Cinque cerchi in frantumi

Corrado Trento

Ciociaria Editoriale Oggi

La fine dei Giochi è stata “battuta” vorticosamente dalle agenzie di stampa e dai siti on line di tutto il mondo. Nicola Ottaviani sapeva perfettamente che il colpo di scena non sarebbe arrivato, che la cronaca del no largamente annunciato avrebbe avuto un epilogo scritto da tempo. Nonostante questo il sindaco non nasconde l’amarezza: «Con grande umiltà ci eravamo messi a disposizione per dare una mano, lontano dai riflettori. Abbiamo detto subito che l’intenzione non era quella di organizzare le Olimpiadi (ci mancherebbe altro), ma di offrire un contributo nell’ottica, sempre sbandierata, della città metropolitana. La sindaca Virginia Raggi ha deciso diversamente, ignorando ogni appello». Poi Nicola Ottaviani argomenta: «La mozione approvata dal consiglio comunale di Roma afferma che le Olimpiadi non si possono tenere nella Capitale in quanto, “di fronte ad un’approfondita analisi che ha preso in considerazione il mutato contesto economico e socio-politico di Roma, si ritiene che non sussitono più le condizioni per proseguire nella candidatura”. Un’affermazione del genere non è semplicemente risibile da un punto di vista politico ed amministrativo, ma è anche estremamente grave sotto il profilo della credibilità internazionale della Capitale. Infatti, sconvolgere la programmazione economica del Comune di Roma e del resto del Paese nel quale si sarebbero ospitate le Olimpiadi, significa dare prova di grande instabilità sul palcoscenico internazionale,minando anche per il futuro qualsiasi aspirazione italiana di poter sedere con rispetto al tavolo dei grandi ».

Aggiunge Ottaviani: «Immagino come in queste ore Parigi stia gongolando dietro le scrivanie istituzionali. Perché in questo caso, a differenza di quando si affrontano le Nazionali di calcio, la partita è stata vinta 3-0 a tavolino dai “galletti” transalpini. Senza che l’Italia, a causa delle Raggi, scendesse in campo. Però siamo anche abituati alla volubilità di una parte dei romani che in alcuni casi, davanti a risultati pseudoplebiscitari, hanno dimostrato di cambiare idea in modo repentino. Penso all’esempio dell’ex sindaco Ignazio Marino».

Continua Ottaviani: «La decisione di negare le Olimpiadi ad ogni costo non tiene conto di nulla e non è un grande esempio neppure sul piano della democrazia del confronto.

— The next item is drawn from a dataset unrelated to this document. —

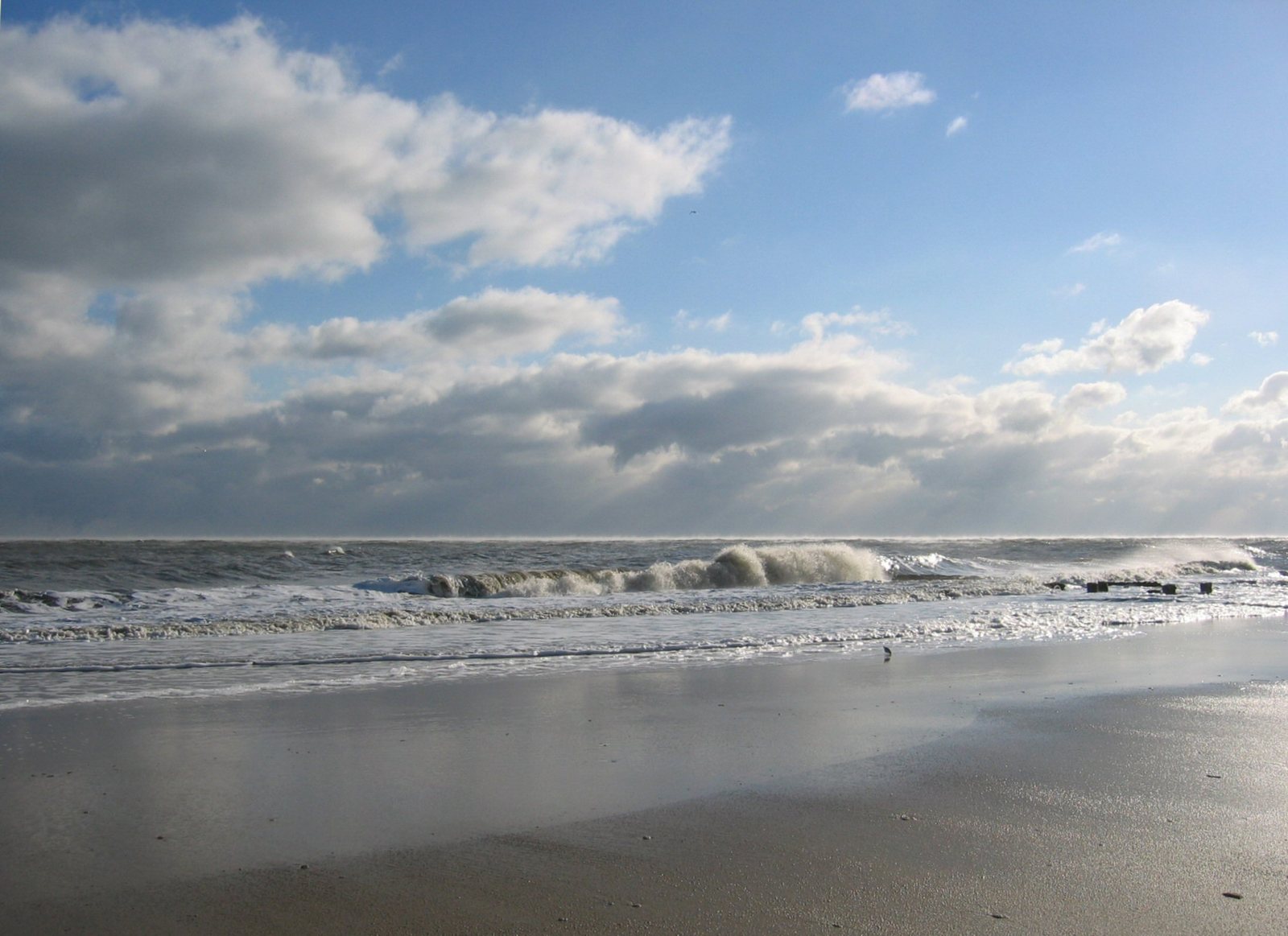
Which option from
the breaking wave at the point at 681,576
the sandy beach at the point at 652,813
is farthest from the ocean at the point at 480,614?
the sandy beach at the point at 652,813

Assomiglia, metaforicamente, al gesto dell’imperatore romano che, con il pollice verso, decideva sulla vita o sulla morte dei singoli. Un’immagine relegata alle pagine della cinematografia sulla scorta di una lettura storica. Purtroppo però la realtà è che l’Amministrazione comunale di Roma non ha voluto cogliere un’occasione in grado di produrre sviluppo e rinnovamento ». Il presidente del Coni Giovanni Malagò ha commentato a caldo: «Devo incontrare il presidente del Comitato Olimpico Internazionale Bach. Però parto dal presupposto che una candidatura senza il consenso della città perde credibilità. È più unico che raro essere fermati a tre quarti della corsa. Nei prossimi giorni incontrerò il presidente del Cio, bisogna raccontargli i nuovi fatti ». Nel documento sottoscritto congiuntamente i sindaci dei quattro Comuni capoluogo avevano rilevato fra l’altro «che l’evento potrebbe essere gestito direttamente dallo Stato, per il tramite del Governo o di un commissario straordinario».

Dice Ottaviani: «Sì, ma il presupposto era rappresentato dalle Olimpiadi di Roma Capitale 2024. Non so come si evolverà l’intera vicenda. So che è stato detto no a 178.000 nuovi posti di lavoro e a 7 miliardi di investimento. Il tutto perché la sindaca Raggi e il Movimento Cinque Stelle sono rimasti innamorati dei propri pregiudizi».